**Image and question records:**
>> START

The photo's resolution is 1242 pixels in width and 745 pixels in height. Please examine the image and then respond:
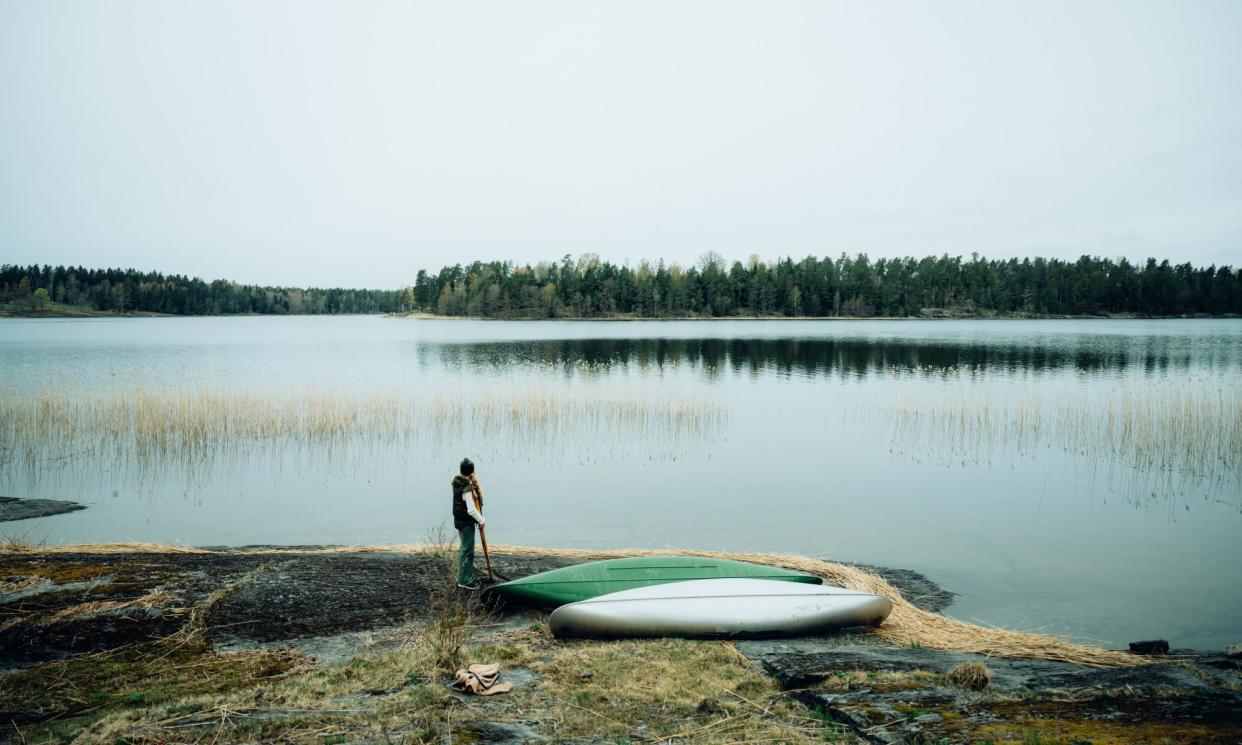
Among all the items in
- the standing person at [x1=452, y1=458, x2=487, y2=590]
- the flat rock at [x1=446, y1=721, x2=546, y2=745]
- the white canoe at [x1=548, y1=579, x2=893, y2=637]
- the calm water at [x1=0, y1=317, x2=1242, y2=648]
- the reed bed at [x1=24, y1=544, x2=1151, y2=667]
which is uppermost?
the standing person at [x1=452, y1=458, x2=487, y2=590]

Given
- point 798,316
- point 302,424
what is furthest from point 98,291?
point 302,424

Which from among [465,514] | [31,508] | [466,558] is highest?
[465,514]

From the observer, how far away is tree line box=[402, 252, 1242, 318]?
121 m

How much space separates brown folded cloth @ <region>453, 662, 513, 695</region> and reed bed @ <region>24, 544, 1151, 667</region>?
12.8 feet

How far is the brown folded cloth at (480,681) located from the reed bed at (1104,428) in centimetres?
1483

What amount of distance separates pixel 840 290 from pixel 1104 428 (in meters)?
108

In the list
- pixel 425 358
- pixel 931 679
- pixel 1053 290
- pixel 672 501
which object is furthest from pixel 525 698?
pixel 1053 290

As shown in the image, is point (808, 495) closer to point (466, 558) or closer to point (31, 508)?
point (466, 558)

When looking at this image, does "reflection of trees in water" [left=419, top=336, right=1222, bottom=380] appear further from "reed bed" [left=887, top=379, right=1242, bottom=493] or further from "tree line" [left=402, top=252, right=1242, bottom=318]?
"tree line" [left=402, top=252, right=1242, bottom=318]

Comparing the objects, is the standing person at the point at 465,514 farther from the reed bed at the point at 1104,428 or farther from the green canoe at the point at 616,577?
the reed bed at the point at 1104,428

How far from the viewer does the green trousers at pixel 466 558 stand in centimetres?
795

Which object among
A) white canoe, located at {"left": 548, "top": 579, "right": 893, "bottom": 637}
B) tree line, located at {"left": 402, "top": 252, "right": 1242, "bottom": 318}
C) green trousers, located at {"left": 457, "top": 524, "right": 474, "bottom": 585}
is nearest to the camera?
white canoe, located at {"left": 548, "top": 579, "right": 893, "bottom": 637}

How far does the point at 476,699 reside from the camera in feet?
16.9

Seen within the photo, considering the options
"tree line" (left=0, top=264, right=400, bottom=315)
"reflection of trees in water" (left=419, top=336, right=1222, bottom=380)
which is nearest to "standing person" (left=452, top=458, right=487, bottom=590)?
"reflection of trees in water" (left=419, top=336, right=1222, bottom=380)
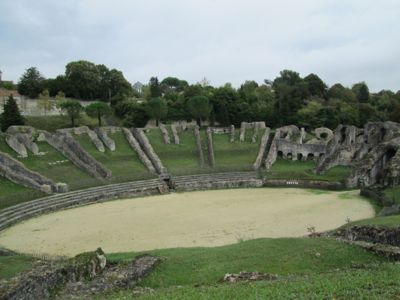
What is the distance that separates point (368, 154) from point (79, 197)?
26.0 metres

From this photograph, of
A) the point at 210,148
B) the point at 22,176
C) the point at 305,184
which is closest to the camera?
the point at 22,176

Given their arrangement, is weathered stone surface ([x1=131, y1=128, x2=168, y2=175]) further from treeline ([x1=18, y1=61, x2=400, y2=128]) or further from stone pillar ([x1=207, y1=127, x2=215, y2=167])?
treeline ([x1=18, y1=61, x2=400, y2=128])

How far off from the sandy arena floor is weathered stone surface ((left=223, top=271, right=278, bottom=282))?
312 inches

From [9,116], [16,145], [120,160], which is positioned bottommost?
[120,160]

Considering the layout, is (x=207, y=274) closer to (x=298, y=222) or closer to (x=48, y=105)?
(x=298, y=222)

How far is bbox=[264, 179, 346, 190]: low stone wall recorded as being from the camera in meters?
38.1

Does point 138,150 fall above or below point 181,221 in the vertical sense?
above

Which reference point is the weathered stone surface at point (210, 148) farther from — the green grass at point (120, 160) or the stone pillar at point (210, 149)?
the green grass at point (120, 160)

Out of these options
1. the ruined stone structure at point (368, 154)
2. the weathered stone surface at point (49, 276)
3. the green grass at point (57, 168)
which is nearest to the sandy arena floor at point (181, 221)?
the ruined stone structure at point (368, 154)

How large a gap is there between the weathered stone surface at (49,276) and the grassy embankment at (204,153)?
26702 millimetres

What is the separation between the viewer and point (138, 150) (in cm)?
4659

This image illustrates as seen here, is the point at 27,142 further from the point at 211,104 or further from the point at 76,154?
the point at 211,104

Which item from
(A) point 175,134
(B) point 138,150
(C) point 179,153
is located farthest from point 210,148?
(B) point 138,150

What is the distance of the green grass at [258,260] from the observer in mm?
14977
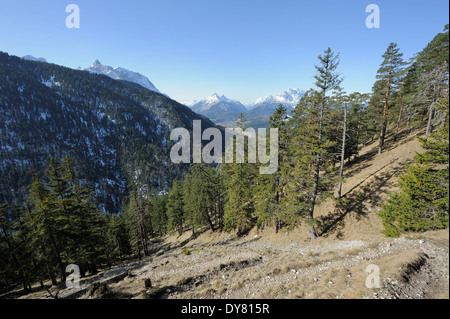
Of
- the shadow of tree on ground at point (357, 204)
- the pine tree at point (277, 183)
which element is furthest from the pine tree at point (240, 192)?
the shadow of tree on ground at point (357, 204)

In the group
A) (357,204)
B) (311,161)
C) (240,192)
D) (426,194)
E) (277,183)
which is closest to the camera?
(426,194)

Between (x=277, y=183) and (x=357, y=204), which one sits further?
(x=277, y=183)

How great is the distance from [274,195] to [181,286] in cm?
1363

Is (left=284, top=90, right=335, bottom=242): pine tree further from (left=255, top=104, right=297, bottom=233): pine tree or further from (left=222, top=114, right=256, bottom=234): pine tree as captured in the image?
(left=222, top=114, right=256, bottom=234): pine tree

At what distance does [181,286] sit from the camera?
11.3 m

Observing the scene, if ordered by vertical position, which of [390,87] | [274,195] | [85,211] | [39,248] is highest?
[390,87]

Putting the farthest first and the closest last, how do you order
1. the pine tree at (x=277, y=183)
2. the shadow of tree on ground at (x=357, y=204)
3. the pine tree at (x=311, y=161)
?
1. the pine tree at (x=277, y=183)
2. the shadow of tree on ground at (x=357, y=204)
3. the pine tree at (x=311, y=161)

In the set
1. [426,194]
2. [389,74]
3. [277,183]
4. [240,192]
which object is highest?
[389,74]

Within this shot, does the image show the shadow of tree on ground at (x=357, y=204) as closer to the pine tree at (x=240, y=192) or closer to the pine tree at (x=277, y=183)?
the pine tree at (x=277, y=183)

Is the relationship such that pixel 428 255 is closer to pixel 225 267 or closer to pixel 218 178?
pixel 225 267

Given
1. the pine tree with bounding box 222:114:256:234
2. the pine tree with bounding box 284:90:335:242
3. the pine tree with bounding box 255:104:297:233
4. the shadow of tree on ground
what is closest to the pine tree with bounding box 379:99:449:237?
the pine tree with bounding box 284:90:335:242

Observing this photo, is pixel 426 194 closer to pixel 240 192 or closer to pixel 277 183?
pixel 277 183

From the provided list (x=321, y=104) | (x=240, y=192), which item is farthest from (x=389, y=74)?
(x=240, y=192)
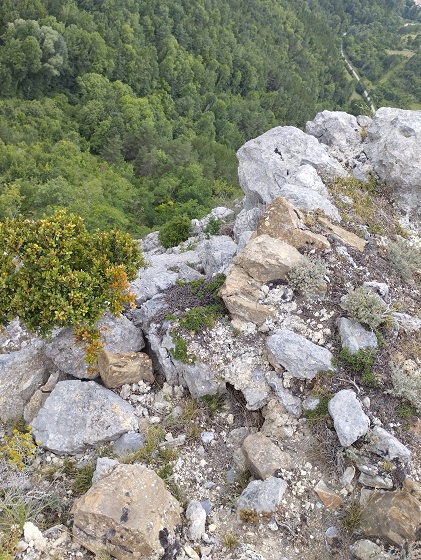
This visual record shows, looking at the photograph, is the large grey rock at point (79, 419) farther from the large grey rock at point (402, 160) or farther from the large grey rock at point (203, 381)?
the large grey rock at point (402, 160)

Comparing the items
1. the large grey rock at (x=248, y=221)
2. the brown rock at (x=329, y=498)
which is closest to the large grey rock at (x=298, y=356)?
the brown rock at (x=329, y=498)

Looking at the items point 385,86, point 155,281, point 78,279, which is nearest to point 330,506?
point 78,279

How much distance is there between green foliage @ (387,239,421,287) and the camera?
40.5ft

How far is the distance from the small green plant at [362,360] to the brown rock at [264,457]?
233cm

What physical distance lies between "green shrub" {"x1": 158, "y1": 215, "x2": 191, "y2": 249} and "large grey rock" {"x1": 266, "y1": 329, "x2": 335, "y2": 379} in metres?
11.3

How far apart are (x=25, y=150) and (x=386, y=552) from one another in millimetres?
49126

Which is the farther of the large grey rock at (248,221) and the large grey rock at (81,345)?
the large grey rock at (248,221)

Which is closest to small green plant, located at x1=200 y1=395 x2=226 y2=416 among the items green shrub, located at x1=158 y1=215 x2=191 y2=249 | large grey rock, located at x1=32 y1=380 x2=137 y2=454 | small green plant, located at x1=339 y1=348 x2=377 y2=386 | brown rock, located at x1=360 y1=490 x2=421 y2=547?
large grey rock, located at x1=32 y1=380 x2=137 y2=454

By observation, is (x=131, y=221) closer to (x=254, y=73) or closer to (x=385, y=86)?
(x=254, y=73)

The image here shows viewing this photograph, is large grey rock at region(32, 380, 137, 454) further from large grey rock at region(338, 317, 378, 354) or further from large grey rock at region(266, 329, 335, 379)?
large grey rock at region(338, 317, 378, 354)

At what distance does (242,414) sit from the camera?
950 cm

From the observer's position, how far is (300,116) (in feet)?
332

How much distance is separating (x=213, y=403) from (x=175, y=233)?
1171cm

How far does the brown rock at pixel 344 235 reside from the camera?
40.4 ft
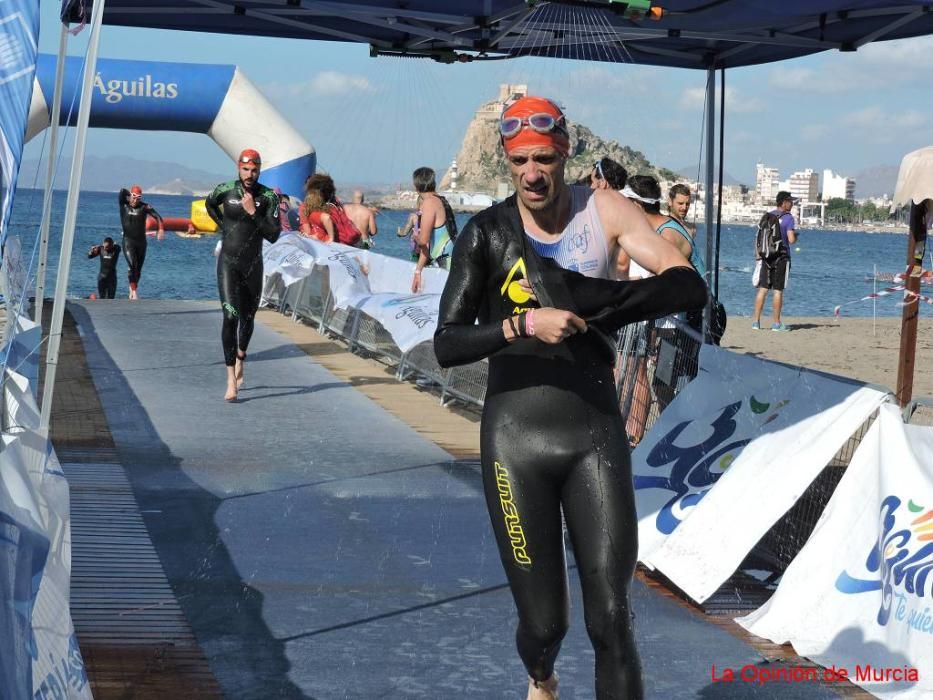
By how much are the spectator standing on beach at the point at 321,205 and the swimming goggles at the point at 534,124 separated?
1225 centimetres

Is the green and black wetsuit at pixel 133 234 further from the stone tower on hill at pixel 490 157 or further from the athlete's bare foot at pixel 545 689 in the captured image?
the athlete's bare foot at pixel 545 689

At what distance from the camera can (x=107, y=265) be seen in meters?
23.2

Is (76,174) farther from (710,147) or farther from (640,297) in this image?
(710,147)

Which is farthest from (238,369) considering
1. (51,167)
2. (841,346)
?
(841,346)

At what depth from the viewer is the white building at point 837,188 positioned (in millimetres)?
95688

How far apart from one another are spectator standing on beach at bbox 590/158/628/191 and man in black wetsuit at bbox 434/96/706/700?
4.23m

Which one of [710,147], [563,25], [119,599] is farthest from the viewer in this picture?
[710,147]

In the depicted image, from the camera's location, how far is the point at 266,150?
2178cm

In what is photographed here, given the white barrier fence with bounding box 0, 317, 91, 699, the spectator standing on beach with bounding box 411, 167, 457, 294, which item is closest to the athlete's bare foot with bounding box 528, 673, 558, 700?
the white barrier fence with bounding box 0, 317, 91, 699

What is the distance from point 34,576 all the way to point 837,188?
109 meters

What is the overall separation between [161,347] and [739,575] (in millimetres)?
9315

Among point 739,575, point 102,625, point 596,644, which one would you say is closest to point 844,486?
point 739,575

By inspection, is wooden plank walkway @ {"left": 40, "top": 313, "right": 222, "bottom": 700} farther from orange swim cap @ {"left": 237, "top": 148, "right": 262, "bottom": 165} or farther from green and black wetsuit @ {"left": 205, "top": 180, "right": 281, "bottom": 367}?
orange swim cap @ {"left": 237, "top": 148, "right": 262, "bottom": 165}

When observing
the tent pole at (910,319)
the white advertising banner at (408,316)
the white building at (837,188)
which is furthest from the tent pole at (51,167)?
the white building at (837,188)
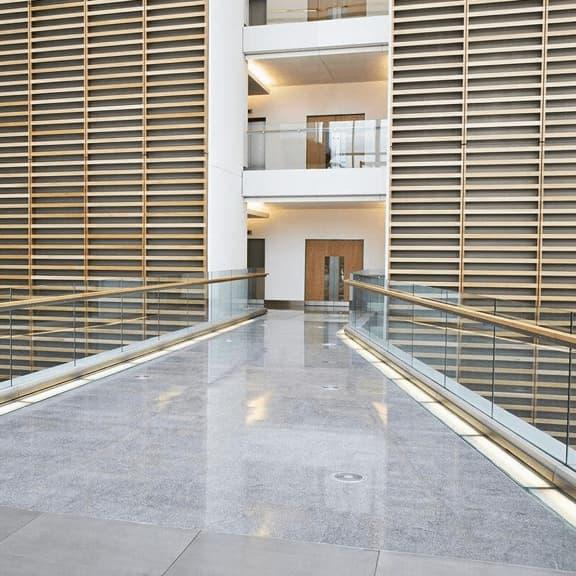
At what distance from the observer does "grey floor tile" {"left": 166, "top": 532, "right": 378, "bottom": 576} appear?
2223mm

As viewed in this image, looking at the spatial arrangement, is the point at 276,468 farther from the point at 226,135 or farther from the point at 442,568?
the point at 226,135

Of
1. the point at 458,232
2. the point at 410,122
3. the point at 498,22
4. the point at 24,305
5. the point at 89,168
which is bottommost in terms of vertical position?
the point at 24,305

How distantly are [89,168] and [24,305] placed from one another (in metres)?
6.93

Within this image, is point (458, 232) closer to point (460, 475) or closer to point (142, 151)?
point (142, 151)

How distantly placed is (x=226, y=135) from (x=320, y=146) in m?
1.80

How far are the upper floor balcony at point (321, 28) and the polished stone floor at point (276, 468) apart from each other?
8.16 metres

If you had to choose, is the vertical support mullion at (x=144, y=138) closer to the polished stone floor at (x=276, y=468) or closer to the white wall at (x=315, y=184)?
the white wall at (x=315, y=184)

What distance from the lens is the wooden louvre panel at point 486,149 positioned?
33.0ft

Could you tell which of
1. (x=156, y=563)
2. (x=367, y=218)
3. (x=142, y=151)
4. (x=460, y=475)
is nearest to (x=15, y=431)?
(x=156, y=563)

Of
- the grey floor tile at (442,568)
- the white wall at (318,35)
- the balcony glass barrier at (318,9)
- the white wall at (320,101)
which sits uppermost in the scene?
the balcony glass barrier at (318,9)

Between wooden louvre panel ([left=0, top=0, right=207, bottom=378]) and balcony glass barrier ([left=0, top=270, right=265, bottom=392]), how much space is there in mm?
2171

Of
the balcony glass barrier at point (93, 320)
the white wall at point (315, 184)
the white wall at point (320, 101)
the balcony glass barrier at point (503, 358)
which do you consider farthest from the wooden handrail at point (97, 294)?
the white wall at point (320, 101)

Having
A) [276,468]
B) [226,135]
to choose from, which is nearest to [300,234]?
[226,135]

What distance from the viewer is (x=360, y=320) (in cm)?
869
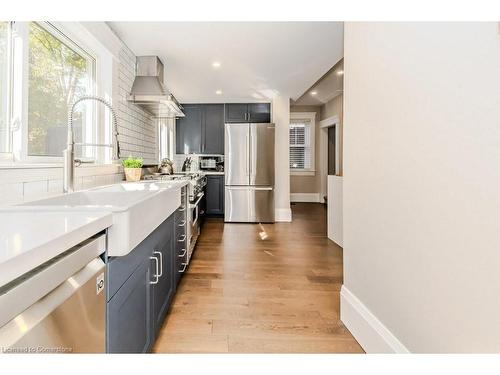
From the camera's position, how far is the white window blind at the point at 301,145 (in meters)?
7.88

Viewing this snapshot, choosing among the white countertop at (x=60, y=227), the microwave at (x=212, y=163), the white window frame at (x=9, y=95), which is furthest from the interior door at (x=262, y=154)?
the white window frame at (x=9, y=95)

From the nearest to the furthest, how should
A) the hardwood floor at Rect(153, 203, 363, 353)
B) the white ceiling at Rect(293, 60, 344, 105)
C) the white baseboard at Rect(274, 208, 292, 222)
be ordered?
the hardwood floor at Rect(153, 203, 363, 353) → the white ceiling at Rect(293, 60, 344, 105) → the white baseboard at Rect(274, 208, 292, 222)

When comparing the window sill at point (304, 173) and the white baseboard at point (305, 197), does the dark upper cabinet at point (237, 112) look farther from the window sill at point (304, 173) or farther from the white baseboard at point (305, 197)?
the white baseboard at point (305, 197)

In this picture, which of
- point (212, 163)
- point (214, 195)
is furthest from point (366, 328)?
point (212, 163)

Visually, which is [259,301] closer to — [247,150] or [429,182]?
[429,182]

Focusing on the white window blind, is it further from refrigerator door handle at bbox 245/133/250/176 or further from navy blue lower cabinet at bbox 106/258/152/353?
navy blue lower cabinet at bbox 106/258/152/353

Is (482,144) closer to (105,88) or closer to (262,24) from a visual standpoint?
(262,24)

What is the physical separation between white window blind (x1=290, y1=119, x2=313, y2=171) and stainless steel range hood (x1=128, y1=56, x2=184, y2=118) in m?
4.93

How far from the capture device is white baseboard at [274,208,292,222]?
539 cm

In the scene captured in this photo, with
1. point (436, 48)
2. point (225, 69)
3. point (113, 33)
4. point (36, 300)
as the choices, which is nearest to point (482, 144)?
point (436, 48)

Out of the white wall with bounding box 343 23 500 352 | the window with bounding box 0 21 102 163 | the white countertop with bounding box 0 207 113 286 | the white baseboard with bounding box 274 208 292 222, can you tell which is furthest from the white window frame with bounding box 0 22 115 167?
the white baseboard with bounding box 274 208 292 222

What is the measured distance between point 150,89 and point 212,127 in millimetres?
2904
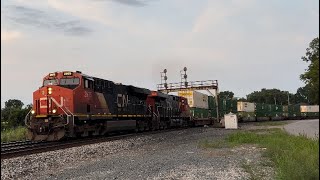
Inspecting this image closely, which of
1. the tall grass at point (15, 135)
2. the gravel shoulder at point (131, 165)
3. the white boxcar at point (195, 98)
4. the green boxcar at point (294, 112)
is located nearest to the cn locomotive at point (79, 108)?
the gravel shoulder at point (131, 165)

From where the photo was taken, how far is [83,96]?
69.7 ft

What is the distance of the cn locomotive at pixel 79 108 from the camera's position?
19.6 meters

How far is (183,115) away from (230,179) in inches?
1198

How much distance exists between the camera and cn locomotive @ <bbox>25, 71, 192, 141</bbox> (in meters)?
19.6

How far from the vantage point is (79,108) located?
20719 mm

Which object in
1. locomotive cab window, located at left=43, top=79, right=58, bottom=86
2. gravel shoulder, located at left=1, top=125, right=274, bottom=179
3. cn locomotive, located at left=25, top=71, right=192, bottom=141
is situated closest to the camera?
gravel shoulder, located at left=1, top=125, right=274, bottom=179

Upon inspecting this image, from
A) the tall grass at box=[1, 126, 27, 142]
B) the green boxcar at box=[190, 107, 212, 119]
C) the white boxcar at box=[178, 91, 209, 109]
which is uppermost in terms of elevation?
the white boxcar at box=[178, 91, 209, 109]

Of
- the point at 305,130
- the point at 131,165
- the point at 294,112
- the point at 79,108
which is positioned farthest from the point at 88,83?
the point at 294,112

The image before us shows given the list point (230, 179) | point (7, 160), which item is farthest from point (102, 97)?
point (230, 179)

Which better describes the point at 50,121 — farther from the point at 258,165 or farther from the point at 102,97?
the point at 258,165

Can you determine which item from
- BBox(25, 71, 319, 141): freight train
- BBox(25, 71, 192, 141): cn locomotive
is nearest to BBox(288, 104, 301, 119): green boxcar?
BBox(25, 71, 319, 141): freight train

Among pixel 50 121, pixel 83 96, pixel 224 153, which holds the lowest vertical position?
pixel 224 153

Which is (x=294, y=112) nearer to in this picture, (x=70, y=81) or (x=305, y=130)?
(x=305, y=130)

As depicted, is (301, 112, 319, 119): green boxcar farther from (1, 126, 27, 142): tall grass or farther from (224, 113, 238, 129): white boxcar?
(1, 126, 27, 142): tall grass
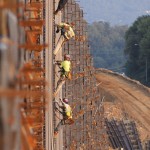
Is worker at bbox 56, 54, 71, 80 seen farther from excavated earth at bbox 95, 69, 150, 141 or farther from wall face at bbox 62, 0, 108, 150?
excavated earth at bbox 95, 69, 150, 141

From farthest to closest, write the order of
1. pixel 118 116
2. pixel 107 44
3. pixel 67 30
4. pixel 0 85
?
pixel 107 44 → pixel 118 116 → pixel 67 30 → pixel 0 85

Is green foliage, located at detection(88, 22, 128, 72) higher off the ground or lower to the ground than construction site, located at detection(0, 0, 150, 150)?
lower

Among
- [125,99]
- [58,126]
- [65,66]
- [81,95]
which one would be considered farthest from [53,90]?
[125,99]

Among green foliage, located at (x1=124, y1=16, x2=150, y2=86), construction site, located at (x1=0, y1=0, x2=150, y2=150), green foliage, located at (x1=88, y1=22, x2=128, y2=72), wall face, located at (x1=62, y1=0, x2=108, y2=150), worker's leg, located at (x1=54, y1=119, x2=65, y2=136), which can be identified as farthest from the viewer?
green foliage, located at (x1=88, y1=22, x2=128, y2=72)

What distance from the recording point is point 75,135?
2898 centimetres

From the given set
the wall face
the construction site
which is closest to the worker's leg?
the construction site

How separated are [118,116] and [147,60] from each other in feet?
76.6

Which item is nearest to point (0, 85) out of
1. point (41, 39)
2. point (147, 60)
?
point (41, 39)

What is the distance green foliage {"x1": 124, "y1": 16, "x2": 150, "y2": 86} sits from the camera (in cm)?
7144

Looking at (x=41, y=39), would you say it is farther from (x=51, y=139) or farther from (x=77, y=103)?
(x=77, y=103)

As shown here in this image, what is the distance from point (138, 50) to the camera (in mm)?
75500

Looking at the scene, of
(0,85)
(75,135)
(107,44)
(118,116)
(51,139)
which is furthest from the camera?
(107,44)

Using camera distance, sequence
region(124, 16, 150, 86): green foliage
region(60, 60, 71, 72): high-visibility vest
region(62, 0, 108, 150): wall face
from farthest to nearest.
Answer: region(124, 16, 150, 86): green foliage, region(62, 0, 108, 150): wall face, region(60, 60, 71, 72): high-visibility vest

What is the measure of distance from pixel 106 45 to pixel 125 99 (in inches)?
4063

>> END

**Directions:**
Return every line from the one holding "What distance from the recording" through the end of the data, exactly as it appears, with both ends kept and nothing else.

**Task answer:**
What distance from the recording point is point 75,135?
2898 centimetres

From the given set
the wall face
the construction site
which is closest to the worker's leg?
the construction site

How separated are [118,116] and [147,60] from each other in feet?
76.6

Which item is nearest to point (0, 85) out of
1. point (41, 39)
2. point (147, 60)
?
point (41, 39)

What is the distance green foliage {"x1": 124, "y1": 16, "x2": 150, "y2": 86} sits from the camera (in cm)?
7144

Looking at (x=41, y=39), would you say it is farther from (x=51, y=139) or farther from (x=77, y=103)?
(x=77, y=103)

As shown here in this image, what is the distance from point (138, 50) to the camera (in mm)?
75500

Looking at the scene, of
(0,85)
(75,135)
(107,44)
(118,116)
(51,139)
which is furthest from the camera?
(107,44)

Using camera distance, sequence
region(124, 16, 150, 86): green foliage
region(60, 60, 71, 72): high-visibility vest
region(62, 0, 108, 150): wall face
from farthest to nearest.
Answer: region(124, 16, 150, 86): green foliage, region(62, 0, 108, 150): wall face, region(60, 60, 71, 72): high-visibility vest

What is the measure of distance from pixel 106 45 to pixel 125 99 (in inches)?
4063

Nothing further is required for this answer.